## WHAT THE EXERCISE ASKS
Your output should consist solely of the lines from the one with "Given this setup, evaluate" through the end of the records, reproduced exactly, both ends included.

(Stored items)
■ ■ ■ ■

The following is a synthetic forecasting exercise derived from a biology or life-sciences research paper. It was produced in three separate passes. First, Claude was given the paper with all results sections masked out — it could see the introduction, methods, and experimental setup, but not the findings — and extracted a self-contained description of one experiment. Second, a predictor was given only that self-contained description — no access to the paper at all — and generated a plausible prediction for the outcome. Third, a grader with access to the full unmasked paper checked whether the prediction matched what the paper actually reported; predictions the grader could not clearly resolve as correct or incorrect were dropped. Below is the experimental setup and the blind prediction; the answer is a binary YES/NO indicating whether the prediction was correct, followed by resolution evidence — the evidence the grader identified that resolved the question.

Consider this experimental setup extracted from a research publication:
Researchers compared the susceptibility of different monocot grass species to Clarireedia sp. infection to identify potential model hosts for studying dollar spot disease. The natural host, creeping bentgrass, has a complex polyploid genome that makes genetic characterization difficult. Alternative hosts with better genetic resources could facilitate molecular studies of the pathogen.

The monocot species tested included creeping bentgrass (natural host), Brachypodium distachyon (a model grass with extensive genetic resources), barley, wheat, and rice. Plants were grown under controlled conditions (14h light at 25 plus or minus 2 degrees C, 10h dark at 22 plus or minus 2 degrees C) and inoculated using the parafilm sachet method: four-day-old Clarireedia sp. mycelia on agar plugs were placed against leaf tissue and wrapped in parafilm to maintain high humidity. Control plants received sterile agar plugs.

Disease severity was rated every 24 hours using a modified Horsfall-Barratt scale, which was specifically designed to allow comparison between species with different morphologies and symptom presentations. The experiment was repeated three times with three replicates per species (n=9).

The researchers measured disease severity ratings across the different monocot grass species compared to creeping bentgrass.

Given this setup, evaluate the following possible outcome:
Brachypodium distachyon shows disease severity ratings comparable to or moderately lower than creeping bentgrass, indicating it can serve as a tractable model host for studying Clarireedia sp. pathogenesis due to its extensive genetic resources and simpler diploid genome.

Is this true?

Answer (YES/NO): NO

■ ■ ■ ■

## RESULT FOR THIS EXERCISE
Given this setup, evaluate the following possible outcome:
Brachypodium distachyon shows disease severity ratings comparable to or moderately lower than creeping bentgrass, indicating it can serve as a tractable model host for studying Clarireedia sp. pathogenesis due to its extensive genetic resources and simpler diploid genome.

Is this true?

Answer (YES/NO): NO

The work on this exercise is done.